= Artist Placement Group =

The Artist Placement Group (APG) was conceived by Barbara Steveni in London in 1965, and established in 1966 as an artist-run organisation seeking to refocus art outside the gallery, predominantly through attaching an artist in a business or governmental context for a period of time. Then the participating artists would try to create and organize exhibitions of work related to those new experiences.

Industrial placements included the British Steel Corporation and Ocean Fleets Ltd., and governmental placements included the Department of the Environment, the Scottish Office and the Department for Health and Social Security.

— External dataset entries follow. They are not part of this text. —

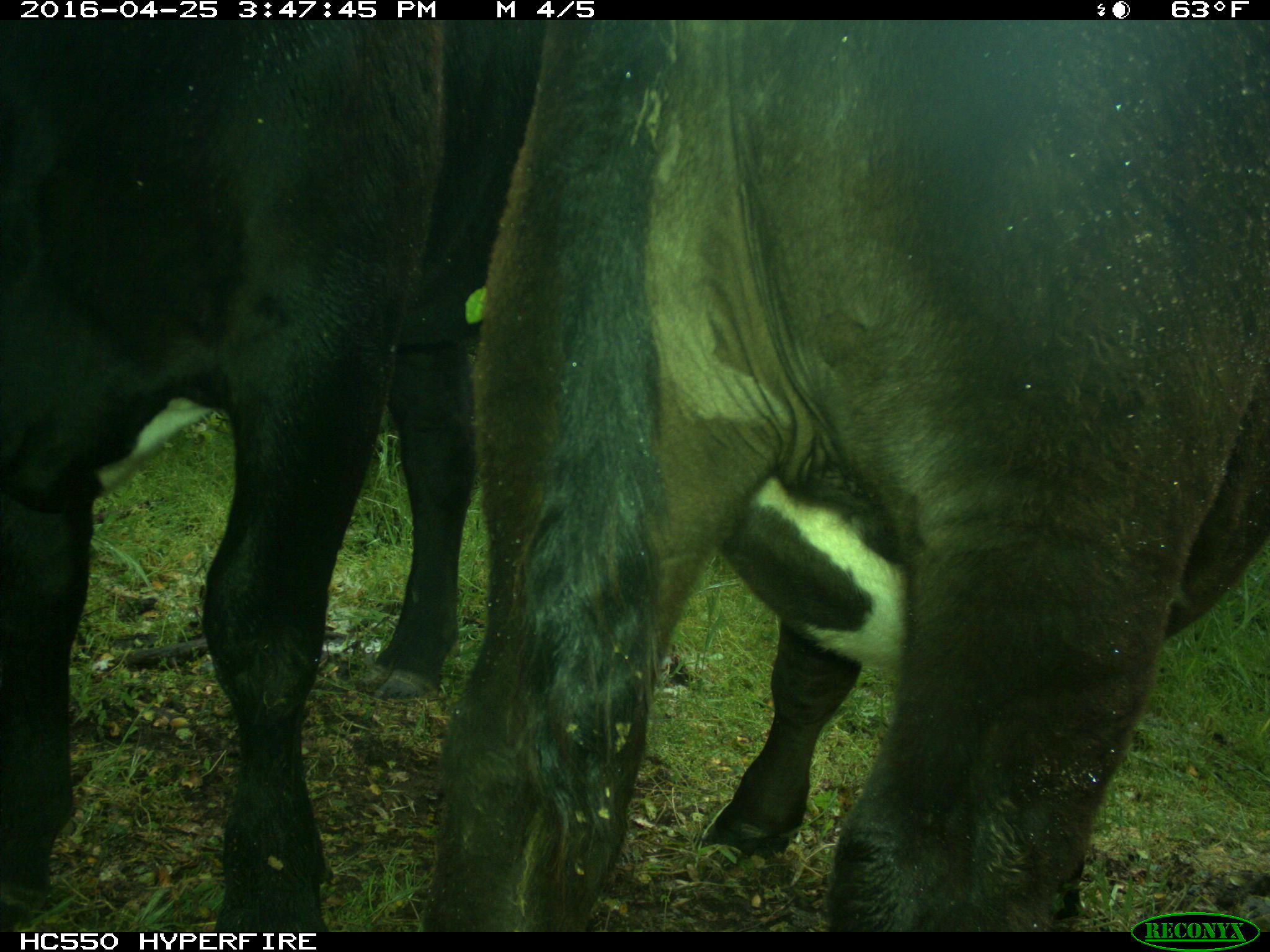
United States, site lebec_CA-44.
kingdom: Animalia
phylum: Chordata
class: Mammalia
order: Artiodactyla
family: Bovidae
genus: Bos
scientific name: Bos taurus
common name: domestic cow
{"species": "Bos taurus (domestic cow)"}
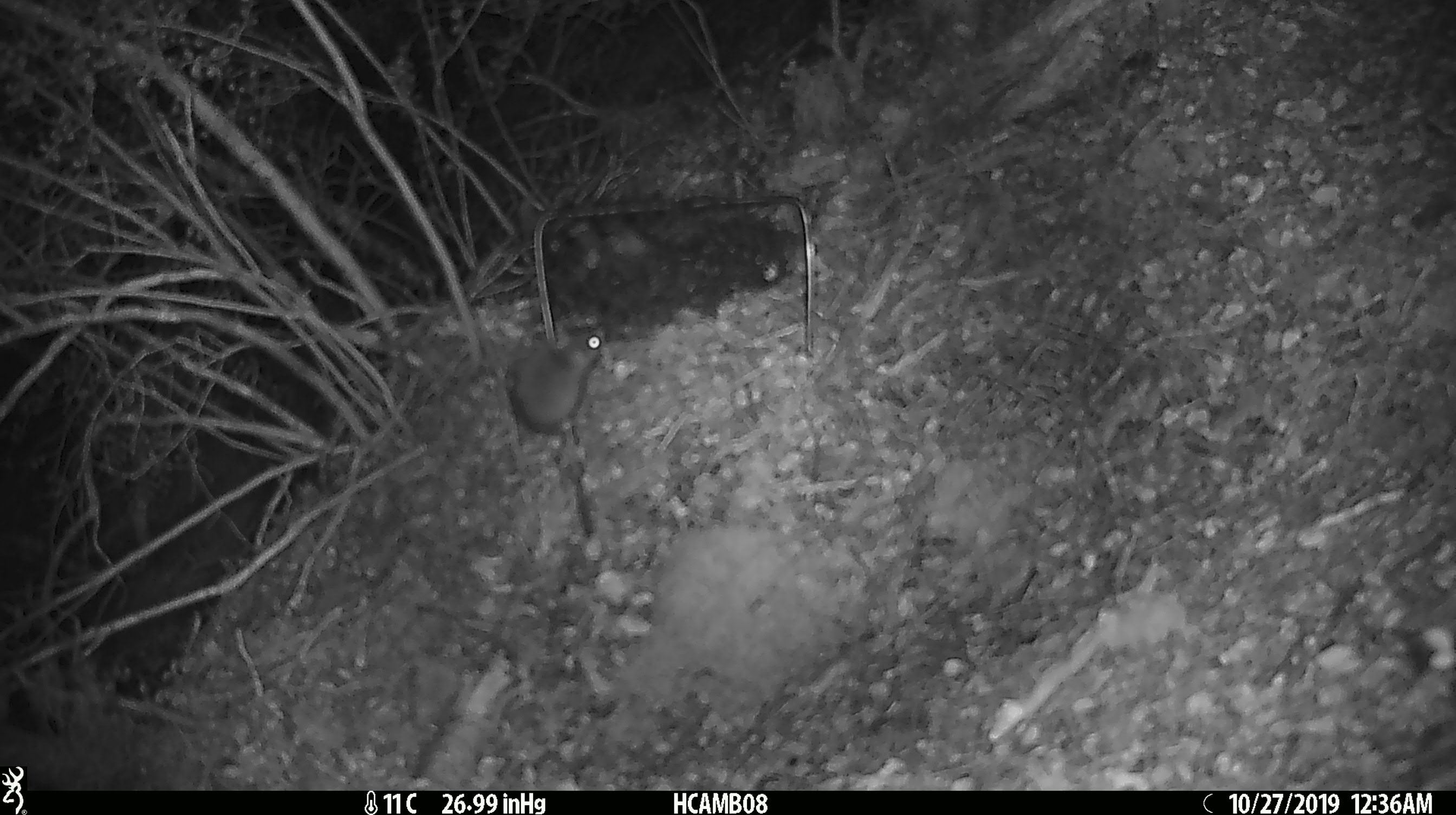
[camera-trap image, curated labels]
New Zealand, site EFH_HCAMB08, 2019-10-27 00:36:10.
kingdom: Animalia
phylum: Chordata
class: Mammalia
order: Rodentia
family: Muridae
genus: Mus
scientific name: Mus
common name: mouse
Mouse (Mus).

As well as these placements, the organisation exhibited in galleries - for example in INN70 at the Hayward Gallery in London, in 1971 and other venues including a retrospective review at Whitechapel Art Gallery in 1977 and at documenta 6 in the same year.

Among the participants were Barbara Steveni, John Latham, Maurice Agis, Joseph Beuys, Ian Breakwell, Stuart Brisley, Hugh Davies, Andrew Dipper, Barry Flanagan, David Hall, Ian Macdonald Munro, Yoko Ono, Anna Ridley, Jeffrey Shaw, David Toop, and the Fluxus Group.

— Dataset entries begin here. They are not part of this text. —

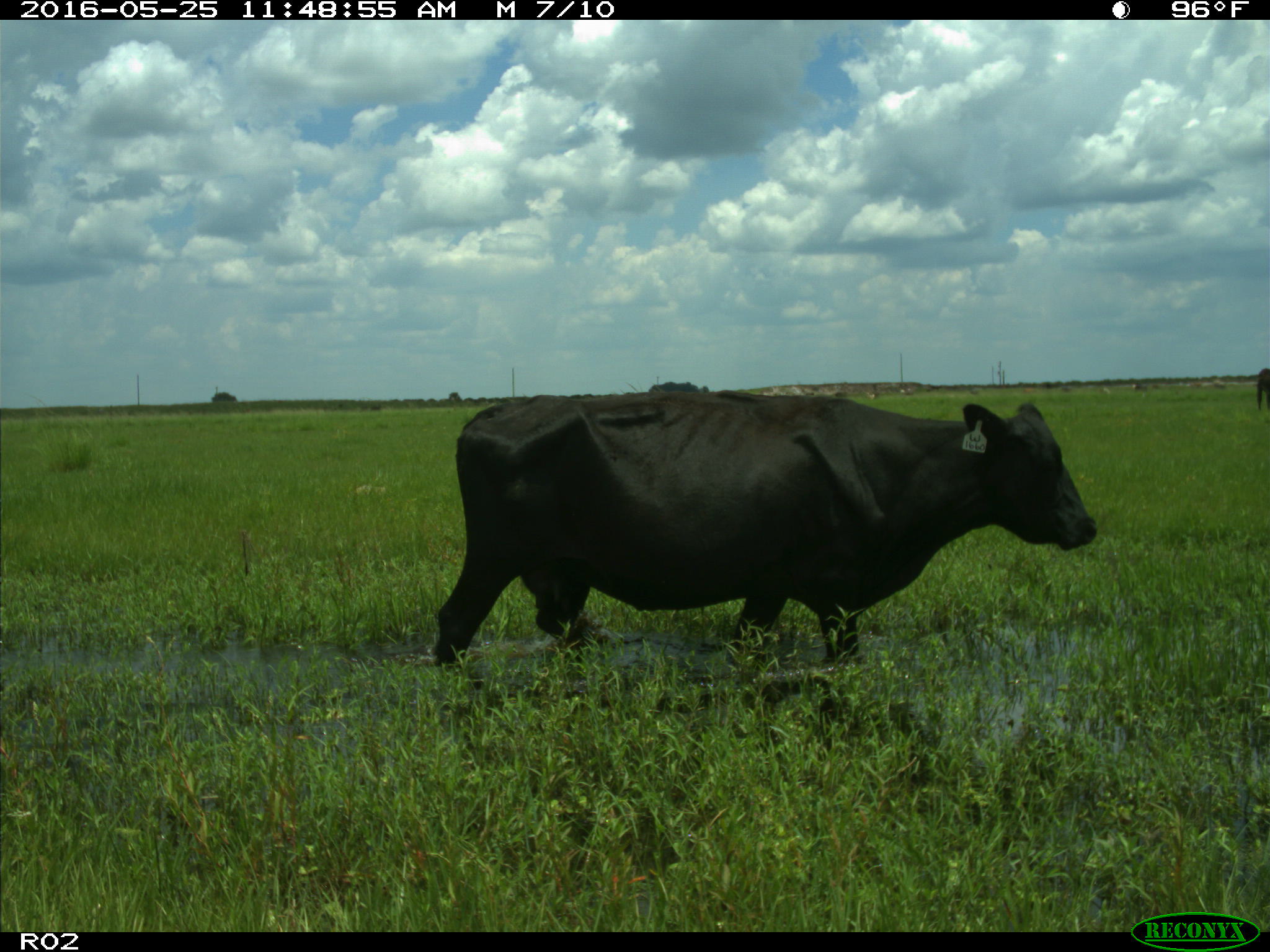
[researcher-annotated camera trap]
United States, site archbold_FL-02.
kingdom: Animalia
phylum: Chordata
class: Mammalia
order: Artiodactyla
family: Bovidae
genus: Bos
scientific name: Bos taurus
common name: domestic cow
Bos taurus (domestic cow).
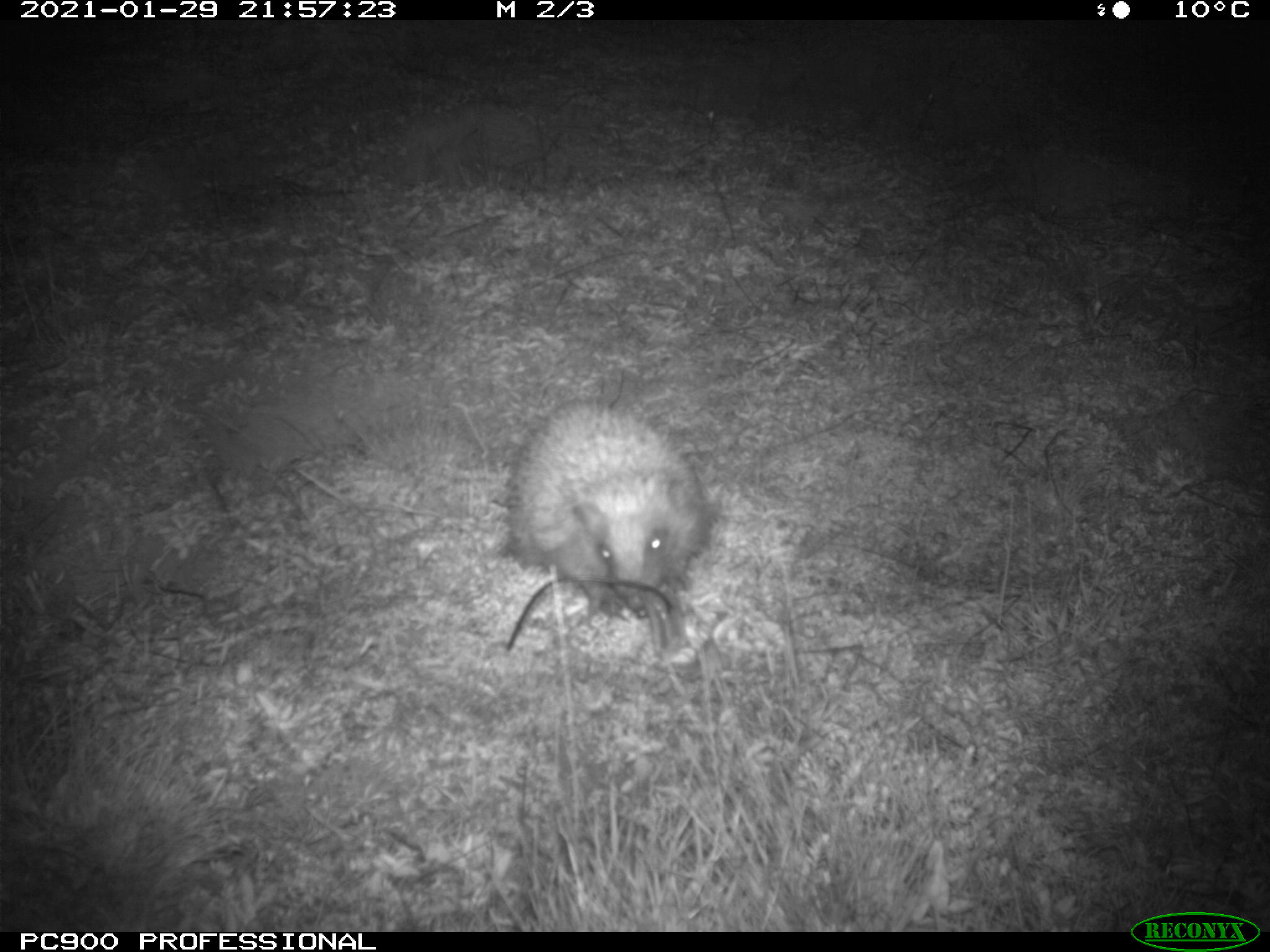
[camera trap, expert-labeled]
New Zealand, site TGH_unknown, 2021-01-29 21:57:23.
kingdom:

After 1989 the organisation became known as Organisation and Imagination (O+I). In 2004 the Tate Archive in London purchased the APG records. Co-founder John Latham died shortly after, in 2006.

In 2012 Raven Row Gallery, London, revisited APG's early years by staging a major retrospective of work carried out including examples of some of its placements together with related documentation much of it loaned by the Tate. A further retrospective occurred in 2015 at Kunstraum Kreuzberg/Bethanien in Berlin, forming the basis for a further exhibition at Summerhall, Edinburgh in 2016.